Below is the output of the output: (The input vectors contains only 0 or 1. They are all categorical variables encoded by one-hot encoding. The training data are shuffled at the beginning of every epoch. So far, I put all training examples in on single batch.)

13945 examples in the training set
1439 examples in the test set

Building training input vectors ...
431 unique feature names
The length of each vector will be 431
Using TensorFlow backend.

Build model...

****** Iterating over each batch of the training data ******
Epoch 1/3 : Batch 1/1 | loss = 6356.635742 | root_mean_squared_error = 79.727188
****** Epoch 1: RMSD(training) = 24.217030 

Epoch 2/3 : Batch 1/1 | loss = 586.464478 | root_mean_squared_error = 24.212215
****** Epoch 2: RMSD(training) = 24.217030 

Epoch 3/3 : Batch 1/1 | loss = 586.464478 | root_mean_squared_error = 24.212488
****** Epoch 3: RMSD(training) = 24.217030

I find that the loss decreases over epoch. But the RMSD on the training data are the same. (I do not know why the one that I calculated is different from the one calculated by Keras. Not sure how Keras calculate the MSD) Then, I check the prediction. I find that all prediction are all zero in all epochs. This is why the RMSD at the end of all epochs are all the same because the prediction are all zero! I also check the input y. Only about 10% are zero. Zero does not dominate the training y. So I think it is not because of data imbalance. Now, I guess it is because the layers and activation that I am using?

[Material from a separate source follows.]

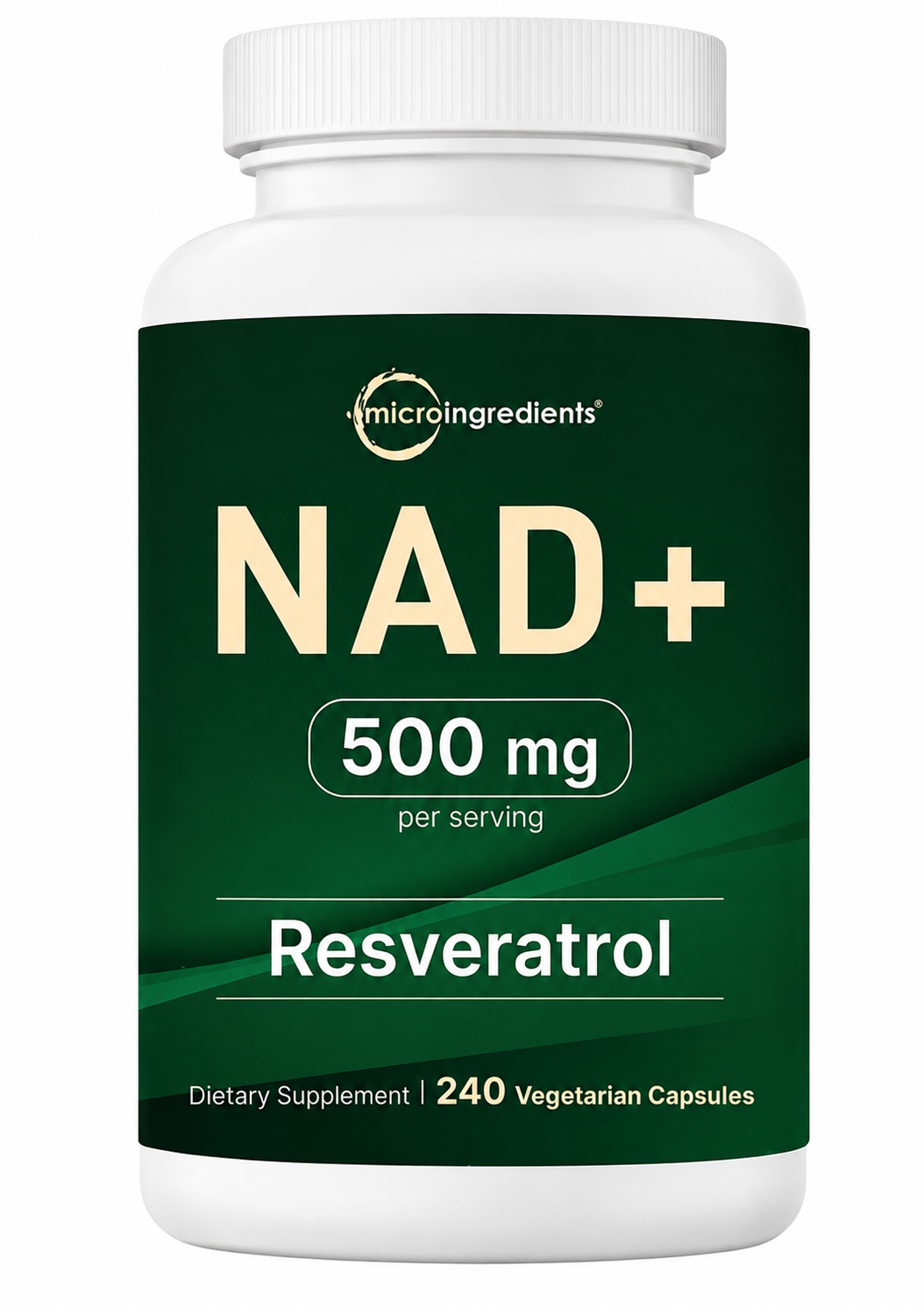 Nad+ Resveratrol 240 caps MicroIngredientes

Does anyone can help me? Thanks a lot!

Source

munichong

Most helpful comment

You might have too many zeros in the outputs; since you use relus it is extremely easy for the net to learn to output zeroes only. Try leaky relus or tanh.

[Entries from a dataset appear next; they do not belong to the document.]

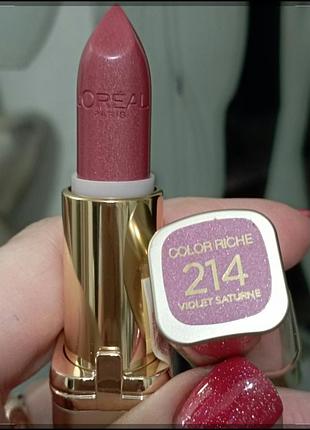 Помада l'oréal тон 214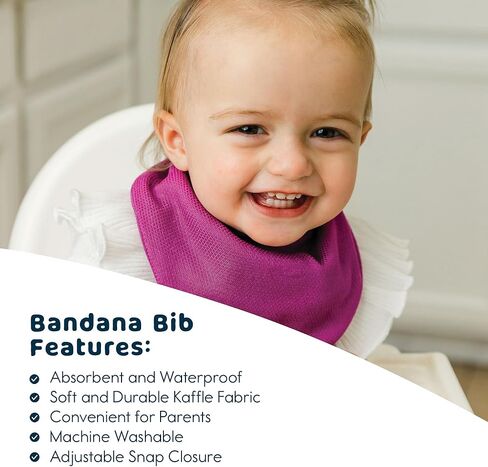 مجموعة من 3 صدريات سهلة مقاومة للفوضى من تايني توينكل، وصدريات أطفال باندانا مكونة من 10 قطع in Kuwait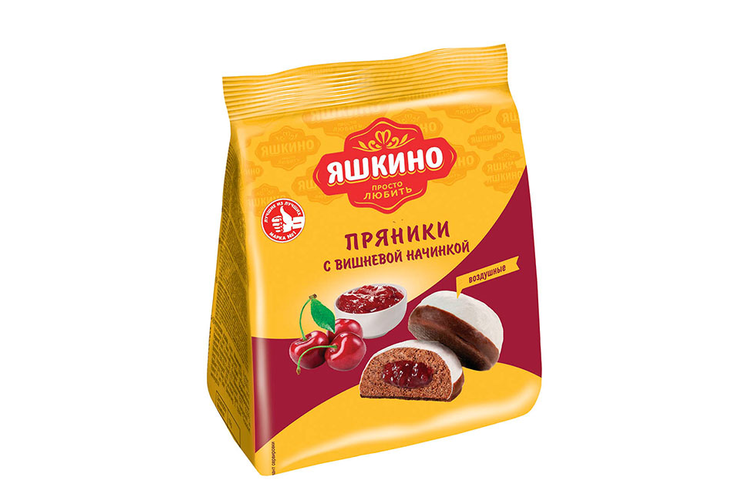 «Яшкино», пряники с вишнёвой начинкой, 200 г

HristoBuyukliev on 18 Sep 2016

👍9 ❤3

All 6 comments

It works when I change 'relu' to 'tanh', although I am not very clear the reason...

munichong on 5 Sep 2016

🎉4

You might have too many zeros in the outputs; since you use relus it is extremely easy for the net to learn to output zeroes only. Try leaky relus or tanh.

HristoBuyukliev on 18 Sep 2016

👍9 ❤3

Thanks @HristoBuyukliev for the suggestion of using leaky ReLUs. It solved the problem flawlessly. I didn't even know these things existed...
In code the only thing you have to change is
from keras.layers.advanced_activations import LeakyReLU
and then change you model from
model.add(Activation("relu")
to
model.add(LeakyReLU(alpha=0.3))
The alpha value of LeakyReLU controls the slope when _x<=0_, you have to tweak that value by yourself. 0.3 worked for me.